Source material below:
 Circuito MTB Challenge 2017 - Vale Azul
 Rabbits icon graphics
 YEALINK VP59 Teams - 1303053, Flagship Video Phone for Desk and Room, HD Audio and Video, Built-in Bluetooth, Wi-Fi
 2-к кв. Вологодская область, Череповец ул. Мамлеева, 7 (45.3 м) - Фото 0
End of Source material.
Source material below:
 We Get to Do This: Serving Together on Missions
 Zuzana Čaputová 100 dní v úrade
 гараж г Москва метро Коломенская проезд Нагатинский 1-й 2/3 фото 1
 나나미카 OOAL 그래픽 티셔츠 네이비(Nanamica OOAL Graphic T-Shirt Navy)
End of Source material.
Source material below:
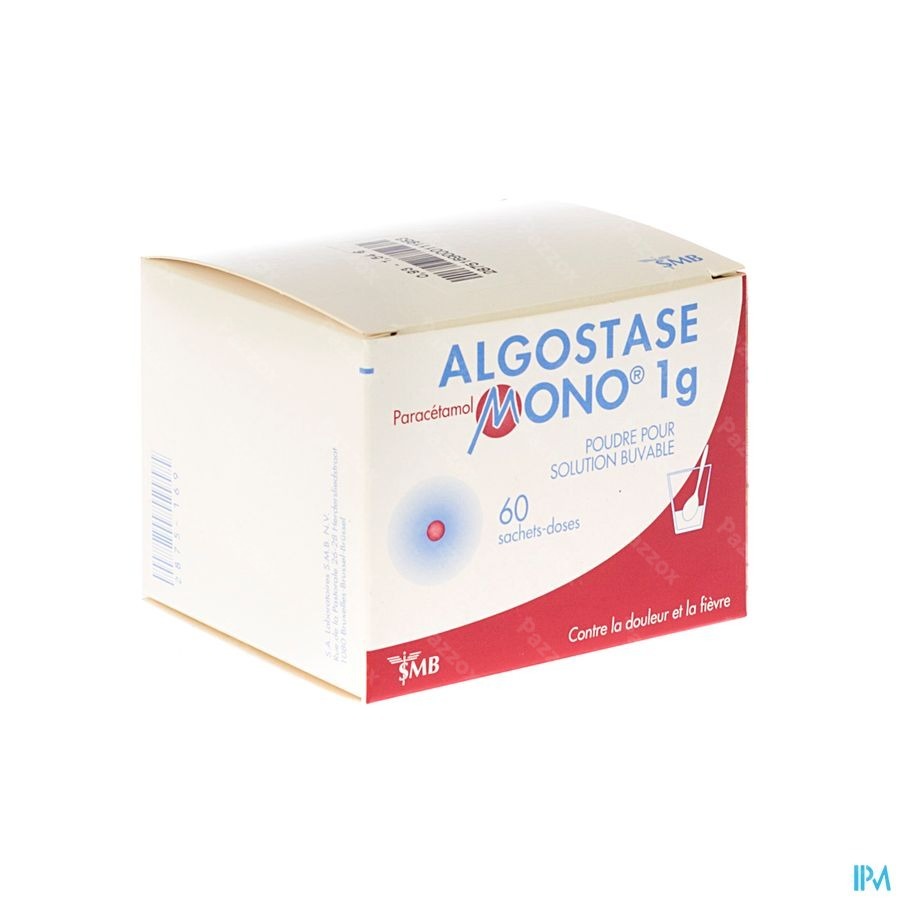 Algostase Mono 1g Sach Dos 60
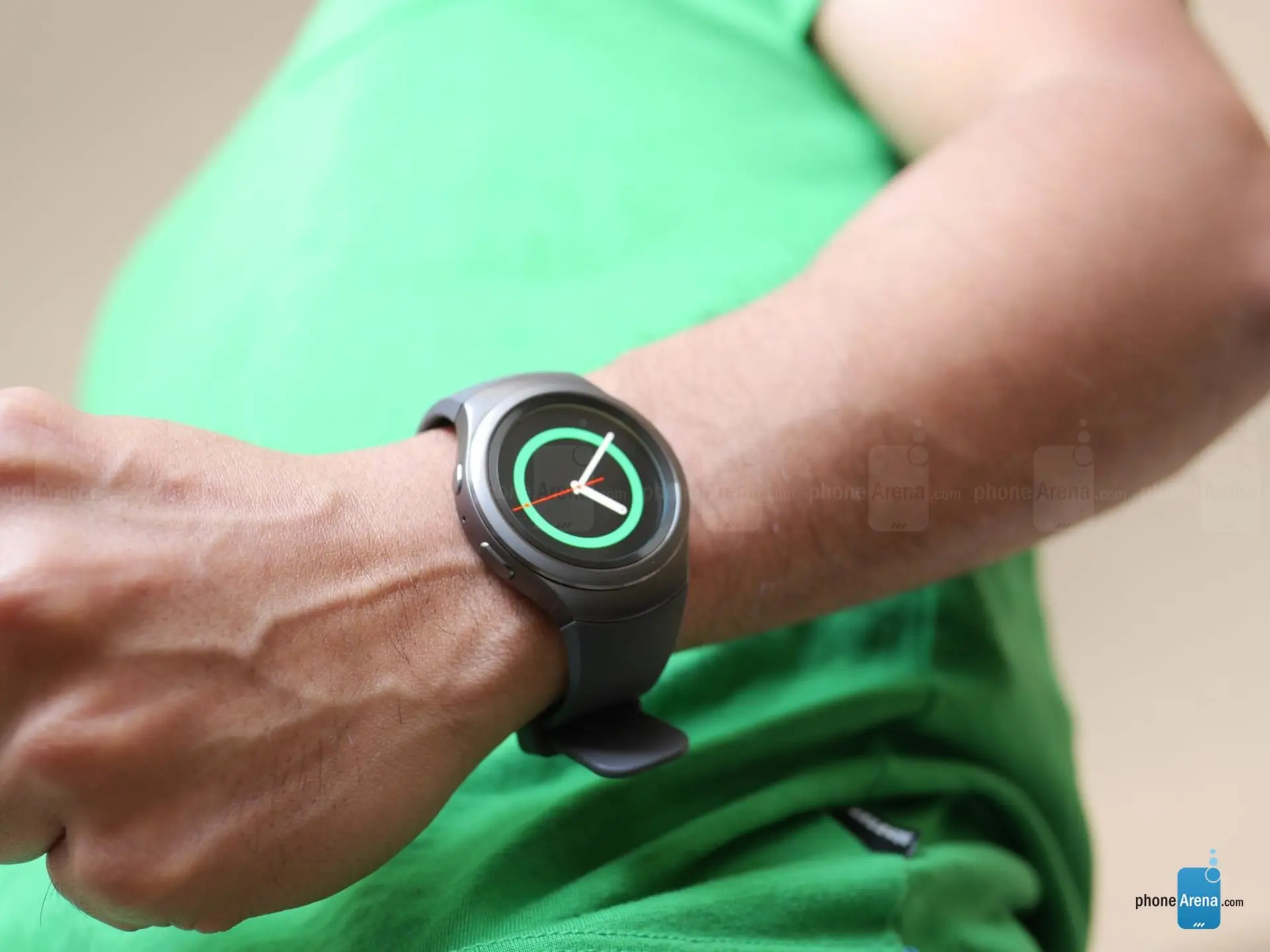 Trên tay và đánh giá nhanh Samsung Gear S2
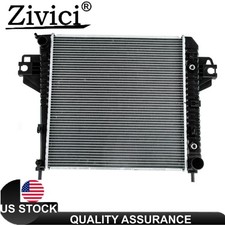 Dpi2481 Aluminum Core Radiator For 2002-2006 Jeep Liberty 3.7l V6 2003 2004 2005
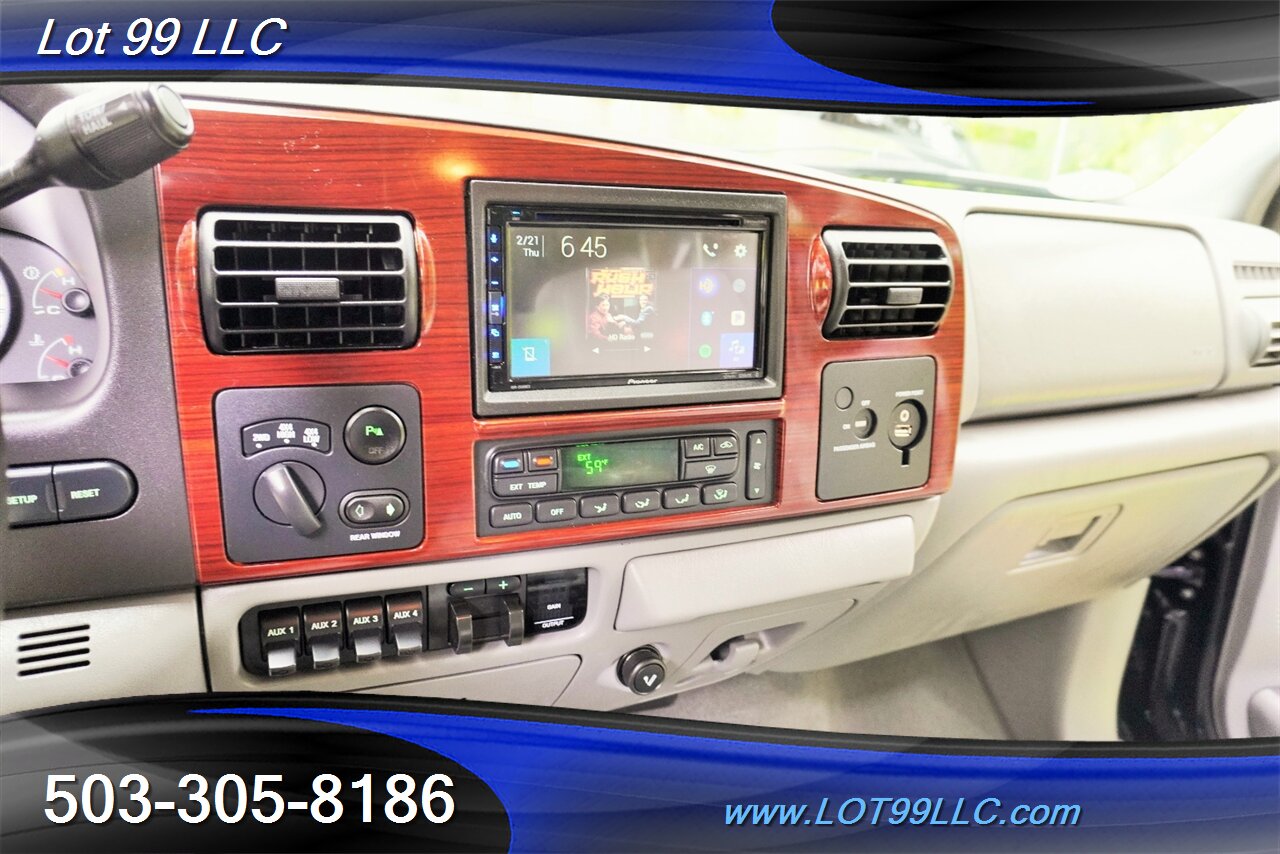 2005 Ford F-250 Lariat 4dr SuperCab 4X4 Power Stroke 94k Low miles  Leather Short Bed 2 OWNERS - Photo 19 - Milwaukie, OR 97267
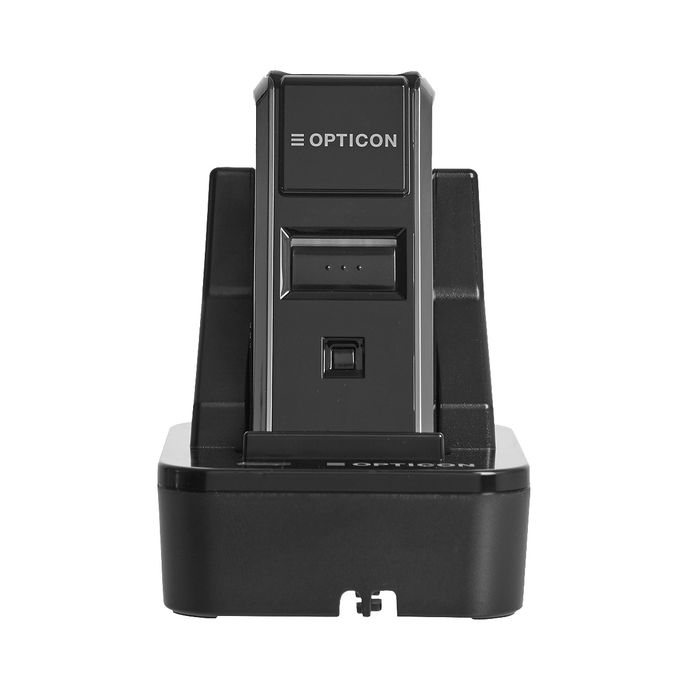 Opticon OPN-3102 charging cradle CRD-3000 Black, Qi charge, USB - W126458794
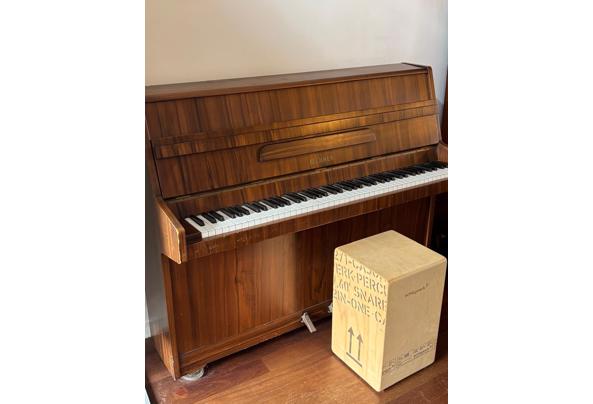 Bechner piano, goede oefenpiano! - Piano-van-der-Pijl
End of Source material.
= To do =
Although pictures appear among the records above, none are to be output; print exactly the lines from the line containing "Algostase Mono 1g Sach Dos 60" through the line containing "Bechner piano, goede".

= Solution to this problem =
 Algostase Mono 1g Sach Dos 60
 Trên tay và đánh giá nhanh Samsung Gear S2
 Dpi2481 Aluminum Core Radiator For 2002-2006 Jeep Liberty 3.7l V6 2003 2004 2005
 2005 Ford F-250 Lariat 4dr SuperCab 4X4 Power Stroke 94k Low miles  Leather Short Bed 2 OWNERS - Photo 19 - Milwaukie, OR 97267
 Opticon OPN-3102 charging cradle CRD-3000 Black, Qi charge, USB - W126458794
 Bechner piano, goede oefenpiano! - Piano-van-der-Pijl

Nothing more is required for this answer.